Venant par derrière dans la foule, elle toucha son manteau.
Car elle se disait : si je touche au moins ses vêtements, je serai sauvée.
Et aussitôt la source d’où elle perdait le sang fut tarie, et elle sentit dans son corps qu’elle était
guérie de son infirmité.
Si je touche au moins ses vêtements
Dans l’Orient ancien, le vêtement est le symbole de la personnalité. Toucher le vêtement de
quelqu’un, c’est l’atteindre lui-même. L’Antiquité pratique aussi le contact physique du malade
avec le corps du guérisseur. Ici, ce contact réussit, l’hémorragie cesse instantanément.
Aussitôt Jésus eut conscience de la force qui était sortie de lui, et, s’étant retourné dans la foule, il
disait : Qui a touché mes vêtements ?
Qui a touché mes vêtements ?
La vivacité de sa question, de son regard, modifie le récit. Il n’est plus question de guérisseur, mais
du Maître. Il veut savoir qui a eu cette audace. Il s’arrête aussitôt pour dialoguer avec cette femme.
Jésus ne se laisse pas gagner par l’anxiété de Jaïre qui craint pour son enfant.
Les disciples lui disaient :
Tu vois la foule qui te presse de tous côtés, et tu dis : qui m’a touché ?
Jésus regardait autour de lui pour voir celle qui avait fait cela.
Alors la femme, craintive et tremblante, sachant bien ce qui lui était arrivé, vint se jeter à ses pieds
et lui dit toute la vérité.
Craintive et tremblante.
La femme se jette aux pieds de Jésus, non sans crainte, à cause de la Loi. Mais Jésus ne pense pas à
la Loi. Il entend le cœur de cette femme et la portée de ce qui vient de se passer : la foi, sa foi, l’a
sauvée.
Elle est guérie, mais, surtout, elle est sauvée.
Jésus dit à la femme : ma fille, ta foi t’a sauvée ;
va en paix et sois guérie de ton infirmité.
Va en paix et sois guérie de ton infirmité.
Cette femme va retourner à sa vie discrète, anonyme, Mais aussi à une autre histoire.
Car sa foi au Christ, la confiance qu’elle lui a fait, ont provoqué, à l’insu de Jésus, sa guérison et
son salut. Elle est délivrée de tout mal, celui de l’infirmité, mais aussi celui qui la tenait loin des
siens.
Elle est désormais vivante, pleinement.
Ouvrir un passage.
Deux récits enchâssés. Pour une unique finalité : raconter le salut.
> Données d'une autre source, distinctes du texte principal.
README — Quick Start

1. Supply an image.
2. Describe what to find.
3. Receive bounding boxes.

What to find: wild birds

Si notre Dieu n’est pas au cœur de la souffrance humaine, alors, il n’y a rien à dire de Lui.
Jaïre est le chef de la Synagogue, autrement dit le président du conseil des anciens. Lui est sa fille
appartiennent à l’élite, une famille tout à fait convenable, pieuse et bien pensante.
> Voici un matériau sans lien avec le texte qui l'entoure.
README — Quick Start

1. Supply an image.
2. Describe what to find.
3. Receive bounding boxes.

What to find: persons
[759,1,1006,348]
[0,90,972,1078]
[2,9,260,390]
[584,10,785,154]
Ils sont au sommet de la société civile et religieuse. Mais sa fille est malade.
Alors plus rien n’existe de cette respectabilité. Il est, comme tout un chacun, perdu.
Comme cette pauvre femme ; elle tout tenté, en vain, depuis qu’elle est atteinte d’une perte de sang
qui prend sa vie, toute sa vie.
Le sang porte une symbolique redoutable. Le perdre inutilement, c’est, dans la tradition juive, être
exclue de la communauté. Car cette perte évoque la mort.
Il lui est donc interdit d’apparaître en public, de se mêler à la foule, pire encore, de toucher, de
toucher un homme – surtout un rabbi. Elle est doublement rejetée : à cause de sa maladie et de son
comportement jugé scandaleux par nombre de ceux qui sont là.
Jaïre et cette femme : deux douleurs insoutenables
La douleur est une impasse, elle clôt l’existence, l’étouffe, l’encercle. Elle est absurde.
Vouloir lui donner une explication, lui trouver une raison, est une souffrance infligée en plus.
La douleur nous déloge de nous-mêmes tout en nous séquestrant en même temps.
Pas de tri ou de hiérarchie dans les souffrances. Perdre son enfant ou sentir ses forces disparaître les
unes après les autres, sans ami ni appui, est une unique souffrance de l’être, jusqu’en son âme.